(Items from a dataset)
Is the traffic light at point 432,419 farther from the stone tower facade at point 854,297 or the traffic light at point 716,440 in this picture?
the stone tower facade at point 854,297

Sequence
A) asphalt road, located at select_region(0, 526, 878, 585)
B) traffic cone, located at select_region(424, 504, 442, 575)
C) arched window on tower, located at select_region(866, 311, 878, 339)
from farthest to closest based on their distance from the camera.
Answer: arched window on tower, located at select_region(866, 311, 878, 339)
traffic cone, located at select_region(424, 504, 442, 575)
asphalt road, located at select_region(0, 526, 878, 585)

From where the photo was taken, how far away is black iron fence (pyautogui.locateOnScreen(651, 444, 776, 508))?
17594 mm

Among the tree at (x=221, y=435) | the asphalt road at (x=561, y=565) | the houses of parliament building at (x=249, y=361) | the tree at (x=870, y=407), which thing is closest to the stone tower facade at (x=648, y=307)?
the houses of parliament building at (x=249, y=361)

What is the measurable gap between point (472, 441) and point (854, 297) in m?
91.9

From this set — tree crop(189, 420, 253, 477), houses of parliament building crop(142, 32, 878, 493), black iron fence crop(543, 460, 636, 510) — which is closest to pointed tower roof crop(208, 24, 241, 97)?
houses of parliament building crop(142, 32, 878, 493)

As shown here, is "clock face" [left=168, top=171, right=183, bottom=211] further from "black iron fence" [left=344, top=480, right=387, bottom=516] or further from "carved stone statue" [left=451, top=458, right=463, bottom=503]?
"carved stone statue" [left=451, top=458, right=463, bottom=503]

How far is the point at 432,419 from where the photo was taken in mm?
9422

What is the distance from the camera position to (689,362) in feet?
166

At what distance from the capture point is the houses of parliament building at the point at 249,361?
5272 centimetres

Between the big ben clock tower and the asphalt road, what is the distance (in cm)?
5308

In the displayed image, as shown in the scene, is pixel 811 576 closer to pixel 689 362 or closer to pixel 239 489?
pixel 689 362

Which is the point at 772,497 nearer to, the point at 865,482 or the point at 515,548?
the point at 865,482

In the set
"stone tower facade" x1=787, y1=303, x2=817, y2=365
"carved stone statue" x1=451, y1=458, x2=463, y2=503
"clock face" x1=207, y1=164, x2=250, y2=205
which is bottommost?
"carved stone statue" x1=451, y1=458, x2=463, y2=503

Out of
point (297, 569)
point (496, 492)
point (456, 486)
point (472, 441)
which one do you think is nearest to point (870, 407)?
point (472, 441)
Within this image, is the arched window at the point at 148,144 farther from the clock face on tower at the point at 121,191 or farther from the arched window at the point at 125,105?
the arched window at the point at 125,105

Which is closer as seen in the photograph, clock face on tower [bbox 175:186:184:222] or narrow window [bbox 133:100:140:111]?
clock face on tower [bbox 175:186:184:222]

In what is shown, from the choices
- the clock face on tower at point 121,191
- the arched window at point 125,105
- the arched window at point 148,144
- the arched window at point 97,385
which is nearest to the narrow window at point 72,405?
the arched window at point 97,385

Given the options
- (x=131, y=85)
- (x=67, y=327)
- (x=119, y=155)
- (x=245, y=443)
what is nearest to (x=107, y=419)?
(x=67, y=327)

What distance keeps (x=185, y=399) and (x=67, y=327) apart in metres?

Problem statement:
Turn the lines above into a numbered list, starting with the line that contains "Which is closer" and going on through the last line. Leave out the blank lines.

Reply to the task:
1. Which is closer as seen in the photograph, clock face on tower [bbox 175:186:184:222] or narrow window [bbox 133:100:140:111]?
2. clock face on tower [bbox 175:186:184:222]
3. In what is shown, from the choices
4. - the clock face on tower at point 121,191
5. - the arched window at point 125,105
6. - the arched window at point 148,144
7. - the arched window at point 97,385
8. which is nearest to the narrow window at point 72,405?
9. the arched window at point 97,385
10. Given the options
11. - (x=131, y=85)
12. - (x=67, y=327)
13. - (x=119, y=155)
14. - (x=245, y=443)
15. what is nearest to (x=107, y=419)?
16. (x=67, y=327)
17. What distance keeps (x=185, y=399) and (x=67, y=327) apart in metres?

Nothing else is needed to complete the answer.